Catch ya later custodians

By MARGAUX MASSEY, staff reporter

A student custodian walks into an apartment and finds a mannequin sitting on the bed watching him.  This isn’t a joke, there isn’t a punch line, and it’s not even a scary story. It happened to Martin Sanchez, a public health major and one of the three graduating seniors who work for Central’s Business Auxiliary Custodial Services.


Over the summer, Sanchez was cleaning one of the on-campus apartments and walked into a room to see a very realistic mannequin staring at him from the bed.

“We kept it, we still have it and like to scare people with it,” Sanchez said. 

Of course, working on a college campus cleaning the various residence halls comes with a collection of horror stories. 

“I’ve had to clean a lot of nasty stuff,” Sanchez, who mostly works in Kamola, said. 

He said he ends up cleaning anything from a flooded bathroom to scraping feces off a door.  Once, he had to clean one of the elevators in Wendell Hill Hall that someone had peed in.

According to Sanchez, the worst thing he has to clean up, however, is all of the vomit in the bathrooms.

“It happens at night and they close the bathrooms so all the smell is in there,” Sanchez said.  “It’s usually drunk people who don’t make it to the toilet.” 

His co-worker, Mark Young, a graduating music major, has a different view on what is the worst mess to clean.  The worst thing he has to clear up is the feces people smear on the walls.

“They must have had nice moms who cleaned up after them,” Young said.  He went on to say that he doesn’t always have to clean up extreme messes, normally it’s just things like abuse of bathrooms in the dorms and people being slobs.

“A weird thing about it is how people are so comfortable in their own filth,” Young said.  He said he has walked into rooms that smelled badly of marijuana.  He was shocked that people who were smoking pot in a dorm room would just let a school worker come in like that.

Young said the worst part of his job is cleaning up after students who are getting their first taste of freedom in college and don’t care how much of a mess they make.

Both Young and Sanchez agree that the job isn’t all bad.  Yes, it involves cleaning up after a multitude of messy students, but good things come out of it.

“You meet a lot of people,” Sanchez said.  “You see them around campus and they will make that connection and say hi.” 

Young said the job influenced his life as it is right now.  He has made plenty of friends on the job, including  his wife.

“A majority of the friends I’ve had through my college years I’ve met through this,” Young said.

Because the two are graduating, they have a few ‘parting shots’ for future students who take their place cleaning up around campus.

“It’s not a glamorous job and it’s only temporary but take it seriously,” Young said. 

He said that a lot of people wouldn’t take it seriously, but the job is not just a means to an end.  Not only is it a good job because supervisors are willing to work around class schedules, but it also gives students a greater appreciation of the people they will run into later in life who do what they do now.
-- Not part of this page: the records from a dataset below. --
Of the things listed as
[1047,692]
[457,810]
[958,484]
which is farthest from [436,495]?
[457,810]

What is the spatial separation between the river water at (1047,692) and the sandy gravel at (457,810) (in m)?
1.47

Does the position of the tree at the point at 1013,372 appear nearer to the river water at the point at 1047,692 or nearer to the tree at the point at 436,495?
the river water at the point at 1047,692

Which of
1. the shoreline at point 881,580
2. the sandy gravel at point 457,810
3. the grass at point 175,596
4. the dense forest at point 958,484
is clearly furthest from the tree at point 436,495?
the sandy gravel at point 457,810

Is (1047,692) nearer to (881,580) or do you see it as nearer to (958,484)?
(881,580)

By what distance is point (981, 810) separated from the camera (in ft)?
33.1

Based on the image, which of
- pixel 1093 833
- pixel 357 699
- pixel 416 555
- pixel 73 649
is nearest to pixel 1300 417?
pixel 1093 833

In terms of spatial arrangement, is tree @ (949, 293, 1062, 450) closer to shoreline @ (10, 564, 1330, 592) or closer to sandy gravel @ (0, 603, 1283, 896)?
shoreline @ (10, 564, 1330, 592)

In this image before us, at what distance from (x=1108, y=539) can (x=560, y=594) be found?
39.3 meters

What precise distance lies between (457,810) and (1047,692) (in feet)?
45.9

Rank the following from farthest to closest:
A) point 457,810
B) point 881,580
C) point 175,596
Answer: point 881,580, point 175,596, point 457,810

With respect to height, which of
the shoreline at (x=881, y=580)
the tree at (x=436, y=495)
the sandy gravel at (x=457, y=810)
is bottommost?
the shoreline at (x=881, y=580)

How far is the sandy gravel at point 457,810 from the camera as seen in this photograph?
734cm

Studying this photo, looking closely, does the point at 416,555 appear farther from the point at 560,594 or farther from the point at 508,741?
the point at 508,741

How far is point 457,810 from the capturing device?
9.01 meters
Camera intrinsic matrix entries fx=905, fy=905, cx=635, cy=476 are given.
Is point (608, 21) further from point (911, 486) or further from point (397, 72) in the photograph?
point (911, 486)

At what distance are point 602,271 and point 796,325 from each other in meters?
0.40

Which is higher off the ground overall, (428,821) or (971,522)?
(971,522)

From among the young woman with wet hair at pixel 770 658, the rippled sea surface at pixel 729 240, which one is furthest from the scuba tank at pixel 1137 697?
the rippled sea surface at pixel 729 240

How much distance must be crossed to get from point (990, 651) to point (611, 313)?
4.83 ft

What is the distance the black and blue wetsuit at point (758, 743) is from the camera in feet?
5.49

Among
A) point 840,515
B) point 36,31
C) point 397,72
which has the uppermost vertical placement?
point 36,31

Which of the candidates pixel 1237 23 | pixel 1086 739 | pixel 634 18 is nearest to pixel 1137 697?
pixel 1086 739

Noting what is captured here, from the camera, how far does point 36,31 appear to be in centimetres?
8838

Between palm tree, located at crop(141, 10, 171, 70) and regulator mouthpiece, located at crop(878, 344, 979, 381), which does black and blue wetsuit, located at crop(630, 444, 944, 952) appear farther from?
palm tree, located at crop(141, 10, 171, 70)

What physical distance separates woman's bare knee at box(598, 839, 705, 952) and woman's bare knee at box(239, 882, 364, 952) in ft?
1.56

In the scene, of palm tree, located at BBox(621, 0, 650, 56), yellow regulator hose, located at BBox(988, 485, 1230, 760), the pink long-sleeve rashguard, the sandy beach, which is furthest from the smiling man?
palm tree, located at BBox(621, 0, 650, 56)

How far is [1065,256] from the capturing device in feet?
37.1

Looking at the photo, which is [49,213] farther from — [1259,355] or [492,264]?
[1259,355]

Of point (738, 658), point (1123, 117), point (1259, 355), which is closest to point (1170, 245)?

“It’s not something you should be ashamed of,” Sanchez said.  “It’s not dirty, keep an open mind.” 

While most students would automatically turn their nose up at the idea of cleaning up after others, Sanchez said that it’s not a hard job and can actually be pretty interesting. 

According to, 23 percent of full-time undergrads who are 24 or younger work 20 hours or more a week, so why not work a job that works around your schedule and is reminiscent of younger days spent cleaning a messy bedroom?